▎ 摘　　要

In the current study, it has been shown how to make an electrochemical sensor for measuring the amount of oxymetholone in blood serum samples from bikers using a nitrgen-doped graphene oxide and carbon nanotube nanocomposite (N-doped GO/CNTs). The N-doped GO/CNT nanocomposite was created using the pyrolysis technique, and the GCE was modified by electrochemical deposition. N-doped GO/CNT nanocomposite structural studies employing XRD and SEM analysis revealed that the nanocomposite's corrugated sheet-like shape featured GO nanosheets with CNTs scattered on the nanosheets. The EDX elemental analysis revealed that the N atoms in the GO/CNT structure had been successfully doped. According to electrochemical tests using the DPV approach, the detection limit was established as 0.01 ng/mL, the calibration curve demonstrated a linear relationship to the concentration of oxymetholone from 0 to 114 ng/mL, and the sensitivity was attained at 0.18849 mu A/ng.mL(-1). The linear range and detection limit of the oxymetholone sensor in this work are enhanced and are better than in previous electrochemical reports, according to a comparison of the performance of the electrochemical sensor used in this study and other recently published oxymetholone sensors. Five hours following the race, genuine blood serum samples from four riders were used to test the accuracy and usefulness of N-doped GO/CNTs/GCE for the detection of oxymetholone M. The results showed that the RSD values (3.69% to 4.34%) were appropriate and acceptable for practical analyses in blood serum and clinical samples that were valid and accurate.

▸ **What is required**: Rewrite the paragraph of the abstract above that begins "In the current study" as a short bulleted list that keeps its main facts.

▸ **Given records**:
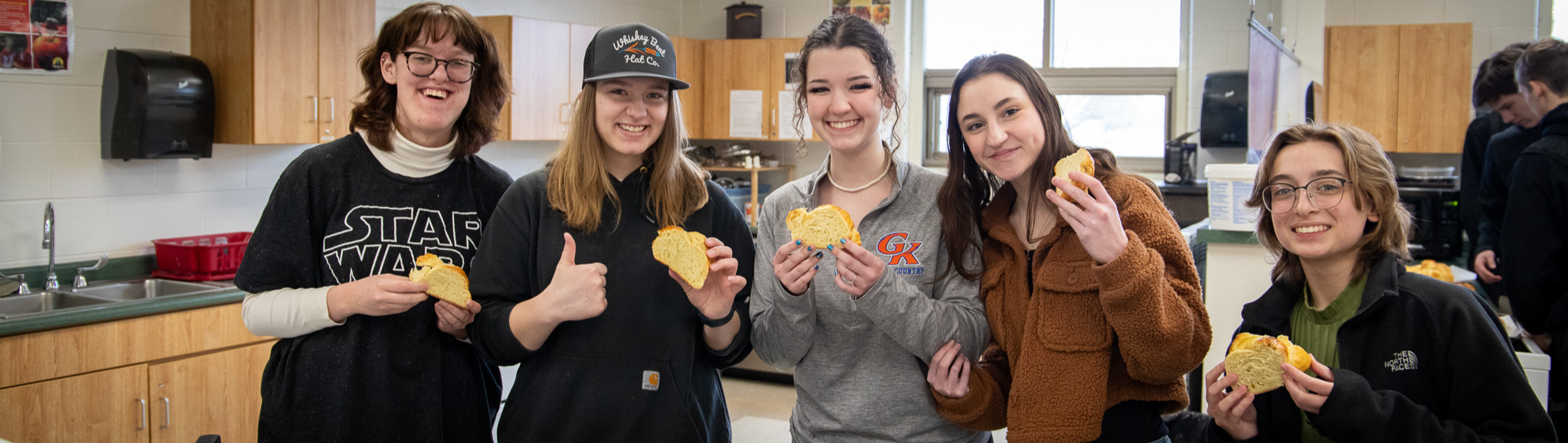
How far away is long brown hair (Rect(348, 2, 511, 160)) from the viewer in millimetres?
1793

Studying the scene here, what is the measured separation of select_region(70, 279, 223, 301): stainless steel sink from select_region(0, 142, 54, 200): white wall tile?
0.40m

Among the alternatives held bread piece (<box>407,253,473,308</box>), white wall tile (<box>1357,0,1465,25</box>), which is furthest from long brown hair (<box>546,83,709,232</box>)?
white wall tile (<box>1357,0,1465,25</box>)

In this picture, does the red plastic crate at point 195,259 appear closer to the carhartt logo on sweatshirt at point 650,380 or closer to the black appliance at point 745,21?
the carhartt logo on sweatshirt at point 650,380

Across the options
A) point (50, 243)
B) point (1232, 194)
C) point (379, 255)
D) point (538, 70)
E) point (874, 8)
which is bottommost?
point (50, 243)

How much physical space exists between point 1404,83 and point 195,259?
6.40 m

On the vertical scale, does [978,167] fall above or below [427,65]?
below

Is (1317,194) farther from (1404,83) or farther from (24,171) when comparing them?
(1404,83)

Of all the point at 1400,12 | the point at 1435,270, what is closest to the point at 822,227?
the point at 1435,270

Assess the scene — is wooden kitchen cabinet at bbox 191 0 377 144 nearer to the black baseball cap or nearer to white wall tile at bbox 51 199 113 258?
white wall tile at bbox 51 199 113 258

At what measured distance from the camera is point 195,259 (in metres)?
3.74

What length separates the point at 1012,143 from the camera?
155cm

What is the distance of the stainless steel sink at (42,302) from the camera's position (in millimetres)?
3314

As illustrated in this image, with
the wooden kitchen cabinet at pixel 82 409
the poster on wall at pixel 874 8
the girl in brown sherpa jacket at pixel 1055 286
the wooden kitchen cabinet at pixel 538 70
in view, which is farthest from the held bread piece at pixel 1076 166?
the poster on wall at pixel 874 8

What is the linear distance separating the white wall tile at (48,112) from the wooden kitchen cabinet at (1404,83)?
6.28 m
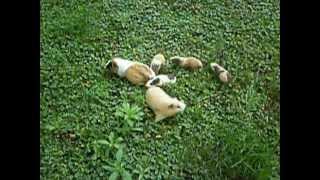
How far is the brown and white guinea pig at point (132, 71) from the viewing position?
1.51 metres

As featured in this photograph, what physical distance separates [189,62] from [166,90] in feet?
0.29

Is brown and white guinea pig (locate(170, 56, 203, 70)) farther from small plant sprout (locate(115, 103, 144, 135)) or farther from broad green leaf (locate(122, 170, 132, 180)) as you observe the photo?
broad green leaf (locate(122, 170, 132, 180))

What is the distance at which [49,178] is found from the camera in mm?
1411

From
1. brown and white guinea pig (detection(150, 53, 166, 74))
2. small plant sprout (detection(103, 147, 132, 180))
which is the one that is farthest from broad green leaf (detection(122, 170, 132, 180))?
brown and white guinea pig (detection(150, 53, 166, 74))

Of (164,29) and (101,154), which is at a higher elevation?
(164,29)

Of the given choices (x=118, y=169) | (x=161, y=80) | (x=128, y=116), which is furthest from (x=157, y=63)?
(x=118, y=169)

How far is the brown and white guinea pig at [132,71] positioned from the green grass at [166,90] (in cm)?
2

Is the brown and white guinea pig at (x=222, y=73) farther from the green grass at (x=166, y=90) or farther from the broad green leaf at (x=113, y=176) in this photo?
the broad green leaf at (x=113, y=176)

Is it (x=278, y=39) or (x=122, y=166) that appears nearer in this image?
(x=122, y=166)

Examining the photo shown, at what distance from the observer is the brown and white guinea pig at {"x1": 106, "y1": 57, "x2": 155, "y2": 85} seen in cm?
151
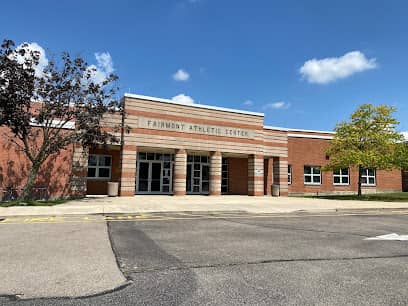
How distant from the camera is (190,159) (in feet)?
85.6

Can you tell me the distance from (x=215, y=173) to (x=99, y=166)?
8558mm

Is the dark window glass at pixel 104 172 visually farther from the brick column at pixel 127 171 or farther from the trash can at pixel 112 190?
the brick column at pixel 127 171

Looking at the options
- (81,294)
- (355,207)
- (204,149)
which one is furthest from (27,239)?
(204,149)

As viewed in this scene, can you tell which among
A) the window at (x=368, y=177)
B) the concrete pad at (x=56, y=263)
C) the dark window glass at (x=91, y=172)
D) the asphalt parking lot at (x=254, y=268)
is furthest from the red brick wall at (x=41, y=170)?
the window at (x=368, y=177)

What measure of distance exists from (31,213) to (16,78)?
6513 millimetres

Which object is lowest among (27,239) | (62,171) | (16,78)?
(27,239)

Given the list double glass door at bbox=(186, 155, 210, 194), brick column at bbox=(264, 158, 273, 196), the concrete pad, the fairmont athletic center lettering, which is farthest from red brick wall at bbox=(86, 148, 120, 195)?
the concrete pad

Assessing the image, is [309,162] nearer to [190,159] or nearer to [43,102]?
[190,159]

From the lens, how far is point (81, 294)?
3.87 m

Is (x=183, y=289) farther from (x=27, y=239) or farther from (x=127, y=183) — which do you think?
(x=127, y=183)

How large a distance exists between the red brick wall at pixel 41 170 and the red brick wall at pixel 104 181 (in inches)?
119

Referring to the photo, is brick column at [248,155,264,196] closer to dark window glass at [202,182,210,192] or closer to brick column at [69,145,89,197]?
dark window glass at [202,182,210,192]

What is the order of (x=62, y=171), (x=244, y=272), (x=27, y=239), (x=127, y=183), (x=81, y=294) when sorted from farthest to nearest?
1. (x=127, y=183)
2. (x=62, y=171)
3. (x=27, y=239)
4. (x=244, y=272)
5. (x=81, y=294)

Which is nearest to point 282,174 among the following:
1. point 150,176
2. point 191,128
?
point 191,128
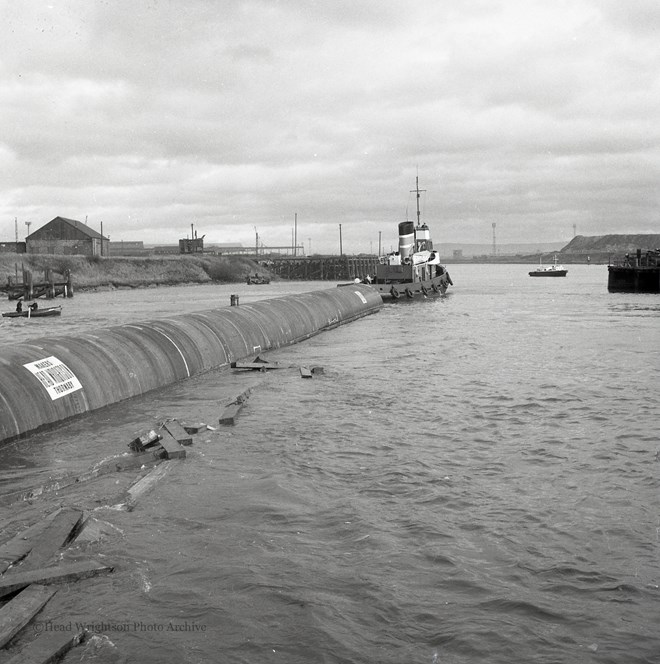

▸ **Answer below**:
- Purpose: An electrochemical sensor built with a nitrogen-doped graphene oxide and carbon nanotube nanocomposite (N-doped GO/CNTs) measures oxymetholone in blood serum samples from bikers.
- Fabrication: The nanocomposite was made by pyrolysis, and the GCE was modified by electrochemical deposition.
- Structure: XRD and SEM showed a corrugated sheet-like shape of GO nanosheets with CNTs scattered on them. EDX confirmed that N atoms were successfully doped into the GO/CNT structure.
- Performance (DPV): The detection limit is 0.01 ng/mL, the linear range is 0 to 114 ng/mL, and the sensitivity is 0.18849 mu A/ng.mL(-1).
- Comparison: The linear range and detection limit are better than those of previously reported electrochemical oxymetholone sensors.
- Real samples: Blood serum from four riders, taken five hours after the race, was tested. RSD values of 3.69% to 4.34% were acceptable for practical analyses of blood serum and clinical samples.